1. bugün aylık ibadetimizi yerine getirmek üzere ikea'ya gittik. ihtiyacımız olmadığı halde satın alma dürtüsü uyandıran ürünlerin arasında dolanıyorduk. zamanımızın çoğu, dikkatimizi çeken bir ürünü neden satın almamız gerektiğine dair içimizde kendiliğinden şaşırtıcı şekilde inşa olan mantık örgülerine karşı yürüttüğümüz sessiz mücadeleye sarf oluyordu. bazı ürünlere geçerken sadece dokunuyor ve parmaklarımızla dokusunu hissediyorduk. bazılarını ise elimize alıp fiyatını kontrol ediyor, evirip çeviriyor, orasını burasını kurcalayıp kullanım provaları yapıyor ve tekrar yerine koyuyorduk. çoğunu yanımızdakiyle konuşmadan, sessizce yapıyorduk. geçen yüzyılın başlarında yaşamış insanlar gelip halimizi görseler eminim hipnoz edildiğimizi falan düşünürlerdi.
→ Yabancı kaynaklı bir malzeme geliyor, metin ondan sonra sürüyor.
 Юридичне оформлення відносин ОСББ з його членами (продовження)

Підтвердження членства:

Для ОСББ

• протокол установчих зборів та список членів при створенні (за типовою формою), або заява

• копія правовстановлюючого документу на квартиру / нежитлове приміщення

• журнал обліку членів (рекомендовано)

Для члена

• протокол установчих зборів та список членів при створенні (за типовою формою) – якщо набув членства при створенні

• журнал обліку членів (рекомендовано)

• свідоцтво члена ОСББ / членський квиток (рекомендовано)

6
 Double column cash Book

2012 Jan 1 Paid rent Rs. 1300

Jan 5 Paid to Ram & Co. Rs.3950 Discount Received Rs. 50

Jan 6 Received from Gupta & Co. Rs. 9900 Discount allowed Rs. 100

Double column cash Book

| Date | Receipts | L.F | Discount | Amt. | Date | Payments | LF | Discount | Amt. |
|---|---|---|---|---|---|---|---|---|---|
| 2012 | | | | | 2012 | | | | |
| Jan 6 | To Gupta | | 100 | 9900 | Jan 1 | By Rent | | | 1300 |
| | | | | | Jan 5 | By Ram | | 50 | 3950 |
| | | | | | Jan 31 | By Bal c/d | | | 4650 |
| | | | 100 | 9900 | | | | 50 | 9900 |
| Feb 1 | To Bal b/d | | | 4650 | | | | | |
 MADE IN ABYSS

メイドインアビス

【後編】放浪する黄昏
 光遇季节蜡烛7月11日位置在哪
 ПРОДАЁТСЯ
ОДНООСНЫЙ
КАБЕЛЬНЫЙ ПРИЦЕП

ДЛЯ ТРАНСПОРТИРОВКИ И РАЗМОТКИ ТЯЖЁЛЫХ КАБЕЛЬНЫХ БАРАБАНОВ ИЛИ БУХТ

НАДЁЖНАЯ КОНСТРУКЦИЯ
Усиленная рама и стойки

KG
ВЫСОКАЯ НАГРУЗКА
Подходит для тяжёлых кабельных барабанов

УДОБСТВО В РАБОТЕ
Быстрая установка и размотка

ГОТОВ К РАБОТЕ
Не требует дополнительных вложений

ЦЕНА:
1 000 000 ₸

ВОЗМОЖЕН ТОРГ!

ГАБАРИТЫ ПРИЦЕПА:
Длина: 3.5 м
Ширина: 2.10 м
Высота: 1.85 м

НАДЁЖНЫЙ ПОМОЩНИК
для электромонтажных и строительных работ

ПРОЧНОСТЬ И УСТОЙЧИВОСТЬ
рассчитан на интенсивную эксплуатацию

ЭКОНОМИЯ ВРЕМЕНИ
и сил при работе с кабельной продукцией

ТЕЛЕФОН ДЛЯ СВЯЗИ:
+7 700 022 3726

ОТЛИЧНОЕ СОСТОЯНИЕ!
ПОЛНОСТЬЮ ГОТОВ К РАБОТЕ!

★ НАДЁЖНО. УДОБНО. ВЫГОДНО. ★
    renkli, plastik bir tepsi tutacağı gördüm. bunu görmemle birlikte içimde hızla cereyan eden duyguların bir kısmını yakalayabildim ve sanırım bu ürünlere duyduğumuz satın alma arzusunun nedenini anlamaya biraz olsun yaklaştım. en azından kendimce. bunun bir nedeni utanç olabilir diye düşünüyorum. evimizdeki derme çatma mobilyalarımız, geçici çözümlerimiz ve uğraştırıcı düzeneklerimizle özdeşleştirdiğimiz benliğimizin karşısına ikea, tasarım harikası, yıllarca kullanılabilecek ve mümkün olduğunca çok fonksiyonlu olduğu iddia edilen alternatif bir mükemmellik koyuyor. evimizdeki derme çatmalığı benliğimizle özdeşleştirdiğimiz için, ikea'da tanık olduğumuz mükemmellik de bizden daha üstün olduğu şüphe götürmez, fakat biraz para harcayınca ulaşabileceğimiz bir benlik olarak görünüyor gözümüze. ve daha aşağı, eksik olmamızdan kaynaklanan, neredeyse bilinçli bir utanç duyuyoruz; ancak bu utanç duygusunu öyle hızlı bilinçaltına itiyoruz ki, geride kalan hissettiğimiz şey, sadece o ürüne sahip olarak tatmin edebileceğimizi hissettiğimiz bir arzu oluyor. ikea bu alternatif mükemmel benliği soğuk ve burnu büyük bir edayla yaratmıyor; tam aksine sevecen, arkadaş canlısı, bize elini uzatıp gülümseyen, hep davet eden bir benlik bu. bilinç altına yakın yerlerde süren bu ikna çalışmalarına karşın gerçek dünyaya ait olan bilincimiz ürünün fiyatını ve kullanışlılığını sahip olmaya ilişkin kıstas olarak öne sürüyor. böylece, tatmin etme ihtiyacı duyduğumuz çekici arzu ile gerçek dünyanın hesapçılığına bağımlı sevimsiz bilincimiz bir çatışmaya giriyor. öyle kolay manipüle edilebilir bir bilinç ki bu, mesela sevgilimizle gitmişsek ikea'ya, hiç ihtiyaç olmayan bir ürün için sevgilimizin "alalım mı?" sorusuna sevimsiz olmadan "hayır" yanıtını vermek herkesin harcı değil. kendi kendimize verdiğimiz satın alıp alamama mücadelesinde de eğer ürünün fiyatı çok yüksekse, almamaya karar veriyoruz ve sahip olma arzumuzu ve nihayetinde altında yatan utanç duygumuzu bir kızgınlıkla ört bas ediyoruz; "adam kazıklıyor bunlar da...". eğer ürünün fiyatı uygunsa çoğunlukla alıyoruz ama almıyorsak, o zaman utanç duygumuzu realize ediyoruz: ne çeşit bir insan pahalı bulmadığı ve kendisini daha mükemmel yapacak bir şeyi almaz? bu durumda başvurduğumuz çare, unutmak. yürümeye devam edip içimizden bunların hepsinin çok usta pazarlama hileleri olduğuna kendimizi ikna etmeye çalışmak ve az önce yaşadığımızın gerçek olmadığını tekrar edip utancı geride bırakmak.

    ha bunun yanında sattıkları ürünler öyle mükemmel falan da değil. misal, sattıkları basit ürünlerden metal kafalı sıvı sabunluk zamanla pas yapıyor ve bir süre kullanmadıktan sonraki ilk kullanımda elinize pas doluyor!